#### Vorliegender Text ####
Der frühere Arbeitgebervertreter und Sozialpolitiker fordert im Interview mit Ludwig Greven, Flüchtlinge so schnell wie möglich in Jobs zu vermitteln, statt sie erst Sprach- und Integrationskurse durchlaufen zu lassen. Deutschland brauche Zuwanderer.

Ludwig Greven: Arbeit, Fleiß, Pünktlichkeit galten lange als deutsche Tugenden. Ist das noch so?

Peter Clever: Solche Grundtugenden, die in Jahrhunderten gewachsen sind, ändern sich nicht so schnell. Aber es gibt eine Verschiebung zur Work-Life-Balance. Das finde ich im Prinzip auch in Ordnung. Dass die Arbeit immer wichtiger sein soll als Privates, ist nicht angebracht. Aber das führt wiederum zu Auswüchsen, zur Life-Life-Balance. Ich halte es für verkehrt, dass man es für eine Zumutung erachtet, Menschen Anstrengungen abzuverlangen. Es gibt kein Glück ohne Anstrengung. Menschen sind darauf stolz, was sie aus eigener Kraft schaffen. Das heißt nicht, dass sie nicht die anderen brauchen. Aber glücklich ist man, wenn man sagen kann: Dafür habe ich mich ins Zeug gelegt und es ist gelungen. Wenn Politik glaubt, den Menschen nichts mehr abverlangen zu können, beraubt sie sie dieser Dimension von Glück und Zufriedenheit. Heute scheint es so: Zunächst wird den Menschen alles gegeben, bis zum bedingungslosen Grundeinkommen, erst danach kommt die Anstrengung. Das ist eine Fehlentwicklung.

Ist Arbeit ein wichtiger Teil der deutschen Leitkultur?
#### Vorliegende Einträge ####
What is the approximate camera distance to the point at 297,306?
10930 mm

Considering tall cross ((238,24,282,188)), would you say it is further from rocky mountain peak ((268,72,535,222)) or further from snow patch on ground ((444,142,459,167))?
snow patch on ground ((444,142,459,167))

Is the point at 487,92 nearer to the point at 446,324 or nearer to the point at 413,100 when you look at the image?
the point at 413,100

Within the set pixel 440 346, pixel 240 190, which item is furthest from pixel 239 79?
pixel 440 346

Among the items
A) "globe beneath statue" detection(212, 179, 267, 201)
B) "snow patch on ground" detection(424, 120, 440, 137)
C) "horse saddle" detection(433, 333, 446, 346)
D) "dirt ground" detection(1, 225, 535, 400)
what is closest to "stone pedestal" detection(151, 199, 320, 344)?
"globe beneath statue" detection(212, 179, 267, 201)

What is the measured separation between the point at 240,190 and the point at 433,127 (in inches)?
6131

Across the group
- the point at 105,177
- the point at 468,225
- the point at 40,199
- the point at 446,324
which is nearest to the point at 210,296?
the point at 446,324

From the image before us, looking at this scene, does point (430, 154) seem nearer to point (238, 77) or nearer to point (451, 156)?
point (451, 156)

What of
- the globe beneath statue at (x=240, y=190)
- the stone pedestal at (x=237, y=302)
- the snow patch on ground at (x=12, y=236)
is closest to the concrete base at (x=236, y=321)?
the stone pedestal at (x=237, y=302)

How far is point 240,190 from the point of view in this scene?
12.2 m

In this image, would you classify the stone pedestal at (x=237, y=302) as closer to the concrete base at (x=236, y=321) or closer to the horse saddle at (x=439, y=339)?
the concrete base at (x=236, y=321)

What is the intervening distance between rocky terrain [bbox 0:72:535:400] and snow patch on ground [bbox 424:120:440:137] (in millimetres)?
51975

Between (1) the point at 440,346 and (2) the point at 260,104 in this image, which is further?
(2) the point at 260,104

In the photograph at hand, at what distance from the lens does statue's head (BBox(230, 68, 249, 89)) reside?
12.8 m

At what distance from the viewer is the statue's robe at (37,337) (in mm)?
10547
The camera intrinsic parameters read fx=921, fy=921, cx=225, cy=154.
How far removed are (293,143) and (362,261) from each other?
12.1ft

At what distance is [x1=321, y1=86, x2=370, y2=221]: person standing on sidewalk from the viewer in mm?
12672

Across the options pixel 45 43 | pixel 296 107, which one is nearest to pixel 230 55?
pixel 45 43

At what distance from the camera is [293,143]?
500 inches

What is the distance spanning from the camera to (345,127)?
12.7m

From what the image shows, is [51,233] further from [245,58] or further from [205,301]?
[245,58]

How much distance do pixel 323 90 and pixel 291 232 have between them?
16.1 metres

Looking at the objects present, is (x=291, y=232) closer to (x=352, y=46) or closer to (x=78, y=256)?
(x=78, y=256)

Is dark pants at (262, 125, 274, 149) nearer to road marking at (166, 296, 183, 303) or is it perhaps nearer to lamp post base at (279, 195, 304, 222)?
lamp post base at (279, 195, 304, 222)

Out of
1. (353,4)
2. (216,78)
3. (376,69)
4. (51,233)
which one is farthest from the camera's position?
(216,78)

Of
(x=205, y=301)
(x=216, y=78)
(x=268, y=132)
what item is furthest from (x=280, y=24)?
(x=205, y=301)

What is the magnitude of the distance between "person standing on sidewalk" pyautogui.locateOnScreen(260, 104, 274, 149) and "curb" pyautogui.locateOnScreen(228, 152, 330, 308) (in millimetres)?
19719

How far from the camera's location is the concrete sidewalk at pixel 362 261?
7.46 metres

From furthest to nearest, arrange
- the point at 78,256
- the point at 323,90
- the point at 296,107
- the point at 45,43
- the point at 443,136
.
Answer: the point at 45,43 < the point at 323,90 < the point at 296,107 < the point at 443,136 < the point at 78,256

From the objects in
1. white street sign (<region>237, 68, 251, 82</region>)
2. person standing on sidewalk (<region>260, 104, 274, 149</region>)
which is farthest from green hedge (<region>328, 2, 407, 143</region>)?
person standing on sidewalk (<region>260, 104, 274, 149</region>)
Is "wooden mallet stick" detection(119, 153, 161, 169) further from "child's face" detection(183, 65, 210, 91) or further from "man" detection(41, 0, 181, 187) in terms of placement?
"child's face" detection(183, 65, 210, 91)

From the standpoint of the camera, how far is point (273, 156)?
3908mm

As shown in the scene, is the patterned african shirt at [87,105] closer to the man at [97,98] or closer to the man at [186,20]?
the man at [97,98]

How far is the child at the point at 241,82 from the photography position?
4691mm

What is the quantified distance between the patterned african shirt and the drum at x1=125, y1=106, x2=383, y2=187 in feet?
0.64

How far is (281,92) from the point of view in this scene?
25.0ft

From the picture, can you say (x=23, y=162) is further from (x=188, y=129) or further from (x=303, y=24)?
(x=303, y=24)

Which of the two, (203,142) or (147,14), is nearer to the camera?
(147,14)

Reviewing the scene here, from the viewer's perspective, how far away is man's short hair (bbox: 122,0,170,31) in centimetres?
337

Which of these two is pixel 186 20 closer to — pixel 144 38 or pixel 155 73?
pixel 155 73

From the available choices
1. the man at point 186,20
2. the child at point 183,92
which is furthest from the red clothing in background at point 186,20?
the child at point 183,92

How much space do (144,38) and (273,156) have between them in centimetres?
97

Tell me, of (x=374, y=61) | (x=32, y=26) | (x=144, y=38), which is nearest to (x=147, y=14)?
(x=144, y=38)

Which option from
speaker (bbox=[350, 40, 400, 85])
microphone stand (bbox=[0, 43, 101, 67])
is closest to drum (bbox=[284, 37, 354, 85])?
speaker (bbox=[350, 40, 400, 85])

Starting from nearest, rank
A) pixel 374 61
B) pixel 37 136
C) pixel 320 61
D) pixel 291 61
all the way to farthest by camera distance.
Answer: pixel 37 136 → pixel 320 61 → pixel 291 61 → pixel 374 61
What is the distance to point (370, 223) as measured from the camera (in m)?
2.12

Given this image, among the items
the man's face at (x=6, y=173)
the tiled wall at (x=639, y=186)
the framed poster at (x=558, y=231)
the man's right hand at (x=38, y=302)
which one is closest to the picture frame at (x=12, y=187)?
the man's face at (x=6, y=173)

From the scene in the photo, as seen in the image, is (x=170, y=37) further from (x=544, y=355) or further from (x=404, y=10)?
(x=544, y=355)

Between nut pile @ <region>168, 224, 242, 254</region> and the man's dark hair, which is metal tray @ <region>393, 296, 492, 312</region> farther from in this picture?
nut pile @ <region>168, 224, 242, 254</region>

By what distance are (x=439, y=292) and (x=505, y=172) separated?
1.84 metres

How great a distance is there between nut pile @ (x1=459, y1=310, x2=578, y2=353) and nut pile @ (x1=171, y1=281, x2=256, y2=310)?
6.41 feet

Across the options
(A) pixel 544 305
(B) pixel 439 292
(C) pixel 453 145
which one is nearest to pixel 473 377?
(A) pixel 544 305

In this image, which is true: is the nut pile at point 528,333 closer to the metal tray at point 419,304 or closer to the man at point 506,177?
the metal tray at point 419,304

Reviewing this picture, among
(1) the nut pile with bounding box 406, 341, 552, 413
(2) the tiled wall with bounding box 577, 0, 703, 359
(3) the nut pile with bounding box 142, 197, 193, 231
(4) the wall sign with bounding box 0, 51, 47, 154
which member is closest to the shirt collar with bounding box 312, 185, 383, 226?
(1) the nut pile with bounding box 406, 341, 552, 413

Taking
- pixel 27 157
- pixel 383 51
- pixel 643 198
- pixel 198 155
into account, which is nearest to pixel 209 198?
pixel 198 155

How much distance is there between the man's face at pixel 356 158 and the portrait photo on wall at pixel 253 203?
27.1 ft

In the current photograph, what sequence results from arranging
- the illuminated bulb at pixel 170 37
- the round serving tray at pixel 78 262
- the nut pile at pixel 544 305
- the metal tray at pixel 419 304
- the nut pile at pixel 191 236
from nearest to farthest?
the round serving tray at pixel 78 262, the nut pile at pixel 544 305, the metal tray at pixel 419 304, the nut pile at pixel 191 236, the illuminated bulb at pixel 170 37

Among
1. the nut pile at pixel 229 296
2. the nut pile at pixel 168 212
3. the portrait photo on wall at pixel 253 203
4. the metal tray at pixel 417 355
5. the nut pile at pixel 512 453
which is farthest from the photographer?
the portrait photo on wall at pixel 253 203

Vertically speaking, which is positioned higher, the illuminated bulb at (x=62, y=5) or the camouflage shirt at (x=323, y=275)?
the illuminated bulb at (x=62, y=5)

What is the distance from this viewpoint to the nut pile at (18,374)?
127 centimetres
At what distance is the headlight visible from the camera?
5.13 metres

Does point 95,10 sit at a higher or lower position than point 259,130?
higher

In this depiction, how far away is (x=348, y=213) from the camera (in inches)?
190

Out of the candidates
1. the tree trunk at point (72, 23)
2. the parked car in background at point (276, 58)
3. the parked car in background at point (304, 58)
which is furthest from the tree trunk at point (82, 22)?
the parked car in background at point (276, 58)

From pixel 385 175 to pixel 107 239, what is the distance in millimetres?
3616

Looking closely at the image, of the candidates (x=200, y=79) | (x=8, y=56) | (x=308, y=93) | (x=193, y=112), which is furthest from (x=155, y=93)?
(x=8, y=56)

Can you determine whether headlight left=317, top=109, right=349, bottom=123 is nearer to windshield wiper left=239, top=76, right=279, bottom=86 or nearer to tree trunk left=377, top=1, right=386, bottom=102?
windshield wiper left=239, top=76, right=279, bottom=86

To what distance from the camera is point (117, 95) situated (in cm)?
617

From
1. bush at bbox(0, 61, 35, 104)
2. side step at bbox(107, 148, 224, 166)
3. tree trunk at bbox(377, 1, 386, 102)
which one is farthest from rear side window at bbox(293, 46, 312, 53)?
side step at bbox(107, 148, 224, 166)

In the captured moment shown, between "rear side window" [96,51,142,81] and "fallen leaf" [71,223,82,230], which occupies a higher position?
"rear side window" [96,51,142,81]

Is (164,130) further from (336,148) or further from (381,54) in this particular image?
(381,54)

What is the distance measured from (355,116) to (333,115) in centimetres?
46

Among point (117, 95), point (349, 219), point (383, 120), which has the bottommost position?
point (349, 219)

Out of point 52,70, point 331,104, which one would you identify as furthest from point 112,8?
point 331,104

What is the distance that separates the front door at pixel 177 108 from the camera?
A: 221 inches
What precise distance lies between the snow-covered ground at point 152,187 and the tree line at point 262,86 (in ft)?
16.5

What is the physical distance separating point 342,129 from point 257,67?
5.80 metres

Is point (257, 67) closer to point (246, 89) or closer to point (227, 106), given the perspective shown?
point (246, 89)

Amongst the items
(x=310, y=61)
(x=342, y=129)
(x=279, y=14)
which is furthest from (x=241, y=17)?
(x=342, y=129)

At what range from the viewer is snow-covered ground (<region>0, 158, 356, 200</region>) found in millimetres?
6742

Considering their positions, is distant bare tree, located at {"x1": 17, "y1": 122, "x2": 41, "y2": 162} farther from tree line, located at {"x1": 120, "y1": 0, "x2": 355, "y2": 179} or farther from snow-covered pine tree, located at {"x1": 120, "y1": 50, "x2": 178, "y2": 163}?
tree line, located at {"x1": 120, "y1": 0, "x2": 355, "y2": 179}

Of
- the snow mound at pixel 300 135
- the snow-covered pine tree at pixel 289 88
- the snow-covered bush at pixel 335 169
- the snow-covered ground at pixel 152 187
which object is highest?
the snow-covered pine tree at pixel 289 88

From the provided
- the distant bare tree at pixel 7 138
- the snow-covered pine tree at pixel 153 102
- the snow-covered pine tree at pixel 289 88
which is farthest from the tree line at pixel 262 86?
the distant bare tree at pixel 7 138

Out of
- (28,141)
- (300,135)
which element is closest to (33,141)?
####
Die Aufgaben =
[A] Gib aus dem Interview zu Arbeit und Zuwanderung wortgetreu den Abschnitt wieder, der mit „Der frühere Arbeitgebervertreter“ beginnt und mit „Deutschland brauche Zuwanderer.“ endet.
[B] Führe das Interview zu Arbeit und Zuwanderung im Anschluss an seinen letzten Satz fort.

Lösungen =
[A]
Der frühere Arbeitgebervertreter und Sozialpolitiker fordert im Interview mit Ludwig Greven, Flüchtlinge so schnell wie möglich in Jobs zu vermitteln, statt sie erst Sprach- und Integrationskurse durchlaufen zu lassen. Deutschland brauche Zuwanderer.

[B]
Ja. Viele Menschen kommen gerade deswegen nach Deutschland, weil es als fleißiges Land gilt, in dem man Arbeit finden kann. Deutschland sollte diesen Ruf nicht leichtfertig verspielen. Wenn es Neuankömmlingen leicht gemacht wird, zu leben, ohne sich anzustrengen und zu arbeiten, auch wenn sie es wollen, ist die Neigung nach einer anstrengenden, traumatisierenden Flucht groß, sich dem hinzugeben. Das ist verständlich und menschlich. Daraus ist ihnen kein Vorwurf zu machen. Aber man muss das System so ausbalancieren, dass man von ihnen einerseits eine Eigenleistung verlangt und ihnen zugleich die Hilfen gibt, die sie brauchen. Fördern und fordern: Dieser Grundsatz muss generell gewahrt werden.

Wie wichtig ist Arbeit für die Integration von Migranten?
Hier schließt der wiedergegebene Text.